Selected extract:
━━━━━━

Let's Talk About Headaches and Migraines


Almost everyone experiences headaches, including children. Headaches are common in children and have many causes and levels of severity. Most headaches cause a dull pain around the front, top, or sides of the head. Migraine headaches are different. Migraines in children are occasional headaches that usually last several hours, produce nausea, vomiting or loss of appetite, and are relieved by rest or sleep. Often bright lights and loud sounds make them worse. A migraine headache can produce pounding, or throbbing. It can be constant and movement can make it worse. Children with migraines can have temporary problems with eyesight, speech, sensation, or movement of the body. Migraines can be disabling and children with migraines often need to stay home from school or skip sports or other activities until they feel better.

What causes migraine headaches?
The brain cannot “feel” pain. The brain does not have nerve endings (pain sensors), like you have in your fingers or toes. However, there are pain sensors in the blood vessels inside and around the brain and in the tissues that cover the brain. Many doctors think migraines happen when blood vessels in the brain get narrow and when they expand. Some think certain chemicals in the brain cause migraines.

━━━━━━

Data provided:
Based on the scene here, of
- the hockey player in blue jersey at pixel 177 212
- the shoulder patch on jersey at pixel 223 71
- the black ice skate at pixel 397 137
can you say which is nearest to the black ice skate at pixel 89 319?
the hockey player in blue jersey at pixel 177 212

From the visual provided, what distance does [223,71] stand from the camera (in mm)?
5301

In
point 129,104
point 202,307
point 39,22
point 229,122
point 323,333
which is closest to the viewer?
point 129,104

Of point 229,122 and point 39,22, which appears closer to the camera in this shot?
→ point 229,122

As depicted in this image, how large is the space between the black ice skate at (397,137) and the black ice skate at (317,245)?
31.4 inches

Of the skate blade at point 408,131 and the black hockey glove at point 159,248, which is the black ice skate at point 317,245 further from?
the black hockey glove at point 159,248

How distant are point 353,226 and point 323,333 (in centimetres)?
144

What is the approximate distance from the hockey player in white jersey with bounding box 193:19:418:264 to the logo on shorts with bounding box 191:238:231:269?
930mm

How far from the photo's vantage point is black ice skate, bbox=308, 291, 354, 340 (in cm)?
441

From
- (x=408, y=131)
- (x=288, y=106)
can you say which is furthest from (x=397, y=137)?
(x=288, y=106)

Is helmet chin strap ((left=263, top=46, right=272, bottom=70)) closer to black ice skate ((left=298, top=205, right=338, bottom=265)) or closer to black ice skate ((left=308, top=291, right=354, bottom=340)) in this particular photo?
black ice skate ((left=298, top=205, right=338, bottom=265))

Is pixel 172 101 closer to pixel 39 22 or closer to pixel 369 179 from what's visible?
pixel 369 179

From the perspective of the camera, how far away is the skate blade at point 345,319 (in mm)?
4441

━━━━━━

Apply what you read:
1. Can you restate word for word the part of the passage on headaches and migraines starting with "Let's Talk About" and going on through "they feel better."?
2. Could you take the passage on headaches and migraines further from where it stops?

Task responses:
1.
Let's Talk About Headaches and Migraines


Almost everyone experiences headaches, including children. Headaches are common in children and have many causes and levels of severity. Most headaches cause a dull pain around the front, top, or sides of the head. Migraine headaches are different. Migraines in children are occasional headaches that usually last several hours, produce nausea, vomiting or loss of appetite, and are relieved by rest or sleep. Often bright lights and loud sounds make them worse. A migraine headache can produce pounding, or throbbing. It can be constant and movement can make it worse. Children with migraines can have temporary problems with eyesight, speech, sensation, or movement of the body. Migraines can be disabling and children with migraines often need to stay home from school or skip sports or other activities until they feel better.

2.
Most agree that different things (called “triggers”) can bring on a migraine attack. Some common triggers are:

  • Stress
  • Missing or delaying meals
  • Menstruation
  • Certain foods such as cheese, chocolate, MSG, caffeine, aspartame, nuts, pizza, and processed meat
  • Too much or too little sleep
  • Weather changes
  • Travel
All migraines start differently. Some children say they just don’t feel right. Light, smells, sound, or physical activity may bother them and make them feel worse. They may become nauseated and vomit. Some have muscle weakness, lose their balance and stumble, or have trouble talking. Some children have an “aura” about 10–30 minutes before a migraine starts. An “aura” is a warning sign that a migraine is about to start. Blurred vision or seeing spots, colored balls, jagged lines, or bright lights are the most common auras. Some children say they smell something funny.

How will the doctor diagnose my child’s migraines?
A pediatric neurologist will evaluate your child. This includes a history and physical examination. They may also order tests to look for what may be causing the migraines. These may include blood or urine tests, a CT scan, or an MRI of the brain. Usually, the child does not have a serious medical condition.

How will the doctor treat my child’s migraines?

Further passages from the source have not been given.